Tsunami warning system for Indian Ocean countries

It has been agreed by countries flanking the Indian Ocean that a system of seabed sensors and sea-level buoys will be established to warn of potential tsunami threats. While installation of these various devices is expected to take until summer 2006 to be fully operational, the earliest sensors could be in place by December 2005.

Wednesday, August 03, 2005

Soil erosion produces biggest desert in Europe

Centuries of unmanaged sheep grazing in Iceland has produced the biggest desert in Europe. Over 60% of the country is officially classified as desert, though the sand here is black and there is no shortage of water. Andres Arnalds, the Deputy Director of the Soil Conservation Service in Iceland, warns that desertification will happen elsewhere in the world where trees are being cleared and land is being over-used.

Friday, July 22, 2005

Soil erosion a threat to China

A national survey of China in 2004 found that soil erosion has impacted upon 37% of the total area of China. In response to this increasing threat a new, wide-ranging investigation involving more than 200 scientists and policy-makers has been launched (5th July 2005). The aim will be to determine the seriousness of the problem, raise public awareness and develop key strategies to curb erosion.

Useful link: WASER (World Association for Sedimentation and Erosion Research) http://www.waser.cn/default.asp

Monday, July 18, 2005

Bluebird Canyon Landslide

On 1st June 2005, Bluebird Canyon in California experienced a landslide. It would appear that exceptionally heavy rainfall during the winter period (esp December to February) was the underlying cause of the instability. It is thought that gradual movement of this water into and through the ground caused an unusual increase in groundwater level, subsequently leading to instability.
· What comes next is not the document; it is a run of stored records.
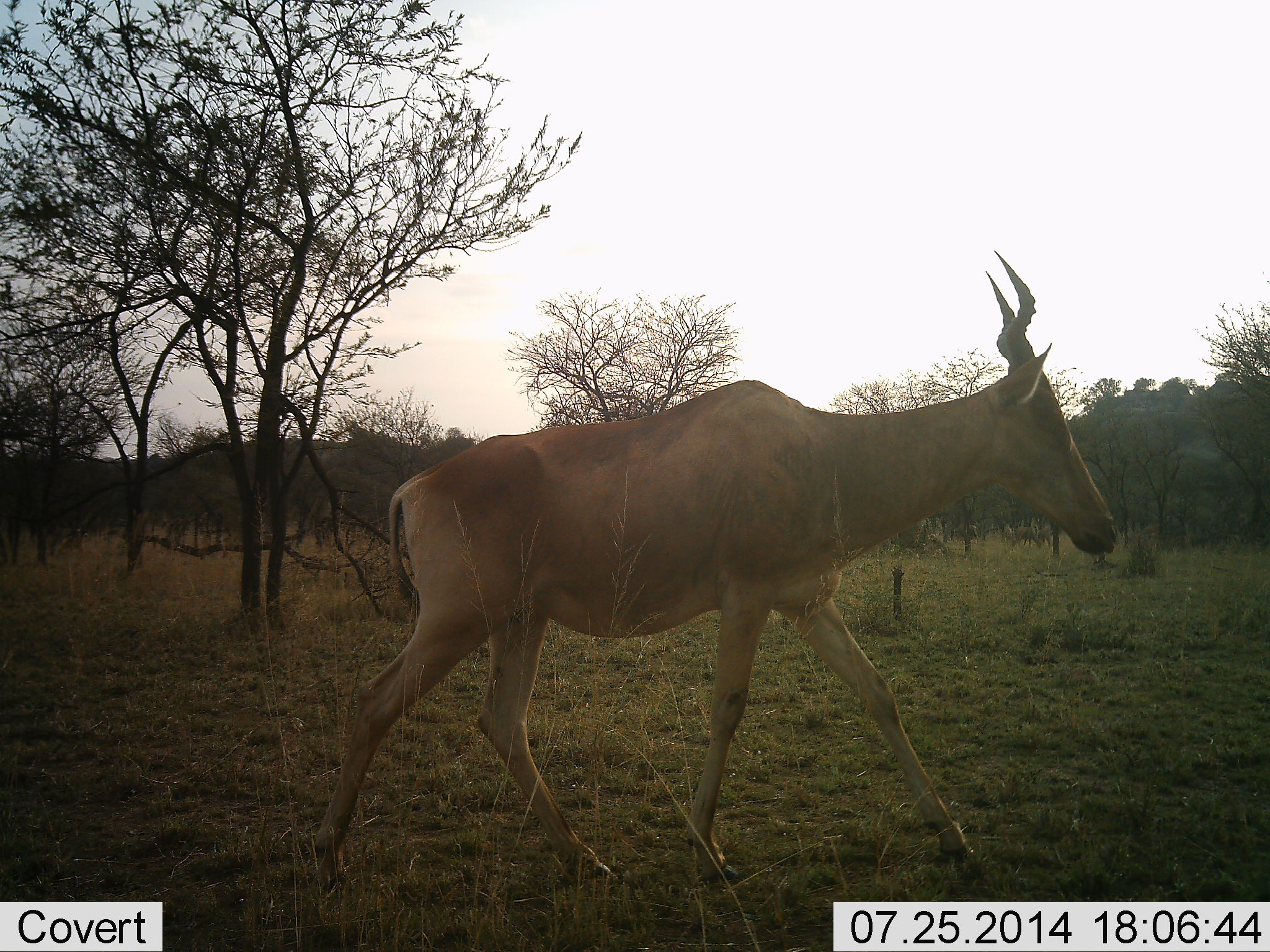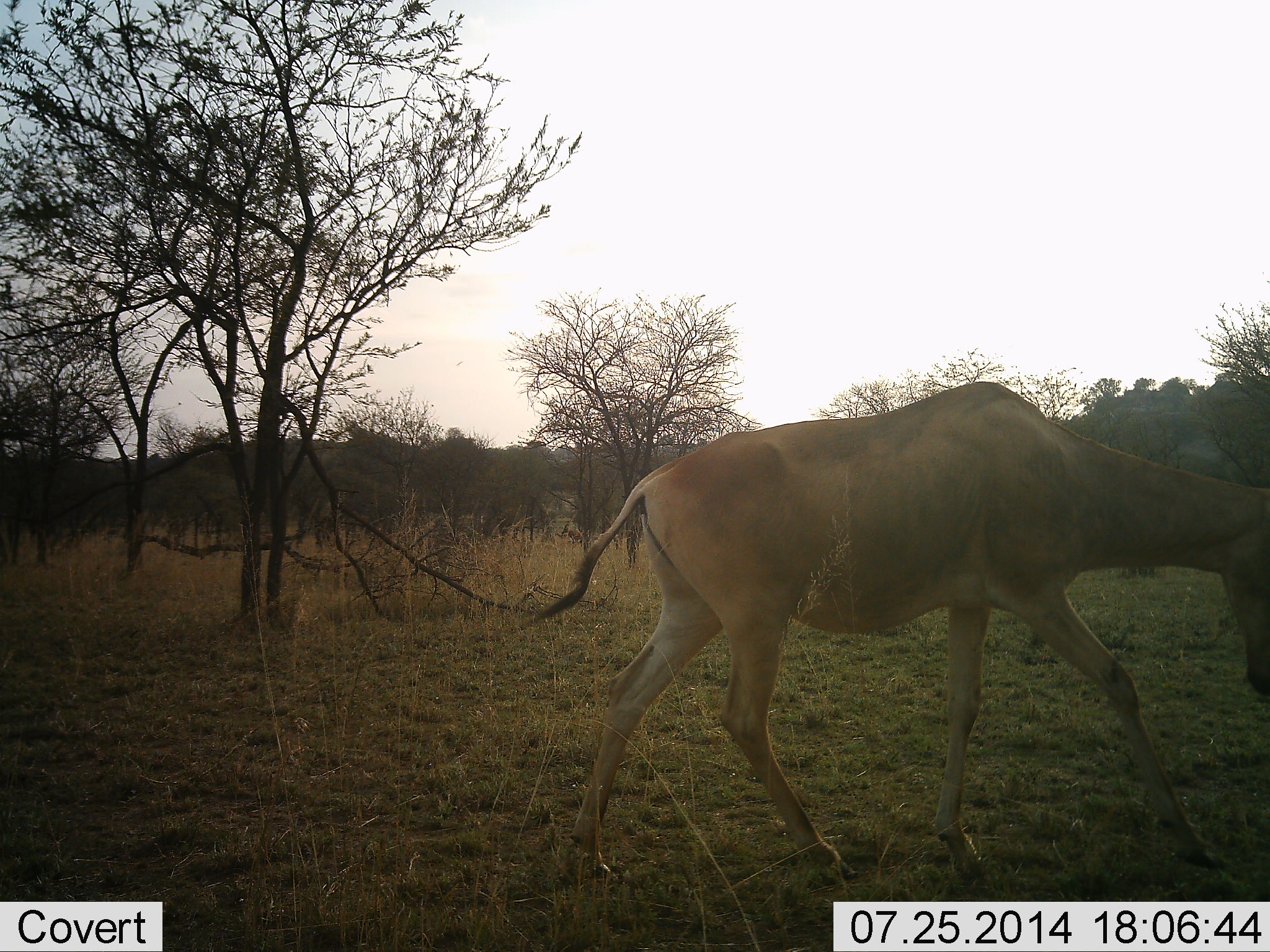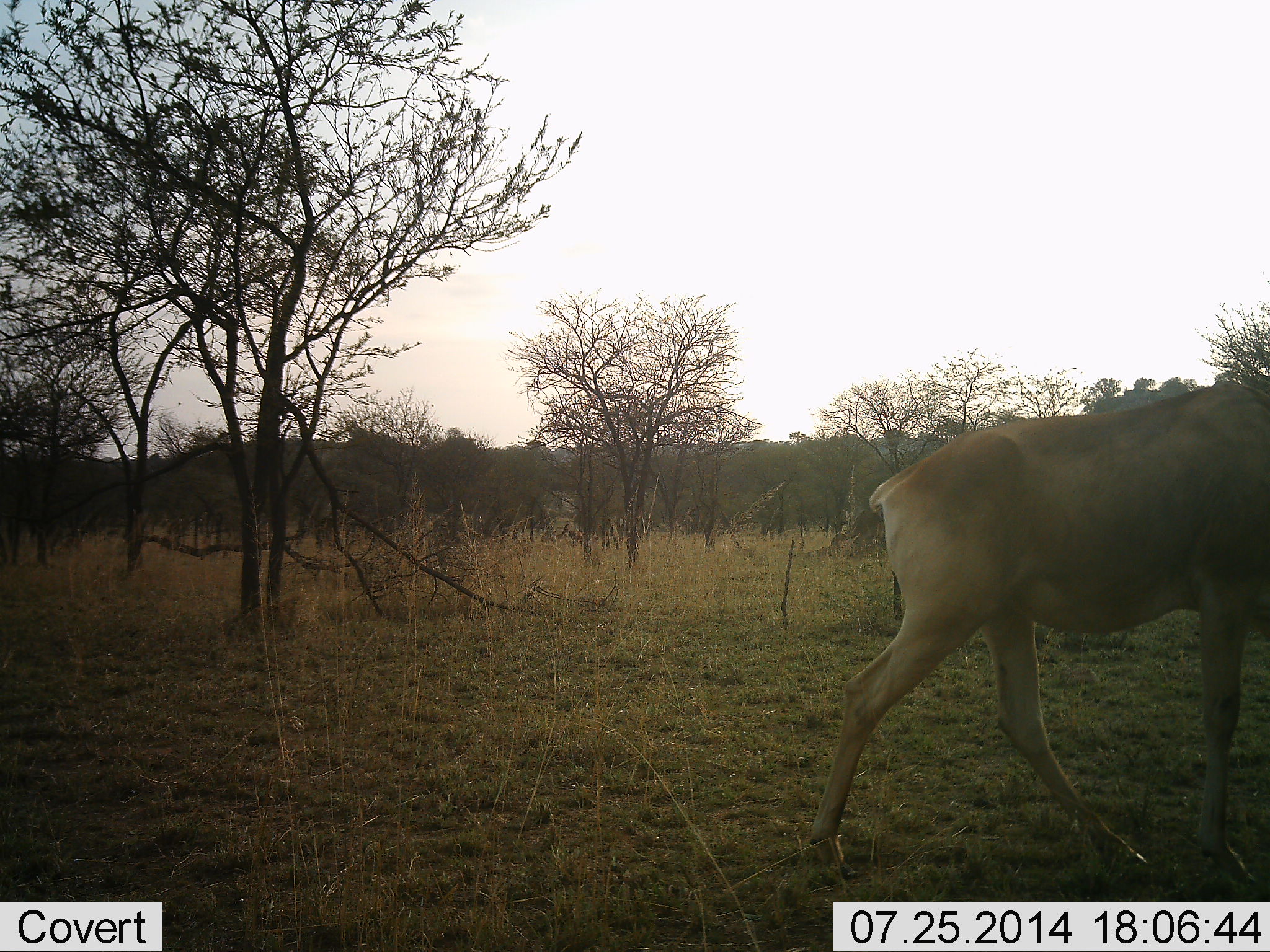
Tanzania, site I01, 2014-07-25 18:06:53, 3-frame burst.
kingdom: Animalia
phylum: Chordata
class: Mammalia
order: Artiodactyla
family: Bovidae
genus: Alcelaphus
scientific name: Alcelaphus buselaphus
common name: hartebeest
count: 1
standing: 10%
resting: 0%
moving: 90%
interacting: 0%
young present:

There is concern that the area upslope of the current landslide may enlarge in the coming weeks and months.

Friday, July 15, 2005

Himalayan glaciers 'melting fast'

The World Wide Fund for Nature (WWF) says that hundreds of millions of people in the Himalays could be affected by severe water shortages because mountain glaciers are melting due to global warming.

Landslides hit north-east India

On 26th May 2005, after torrential rainfall, a number of landslides occurred in Nagaland in north-east India. The slides killed at least 10 people and many houses have been destroyed or damaged.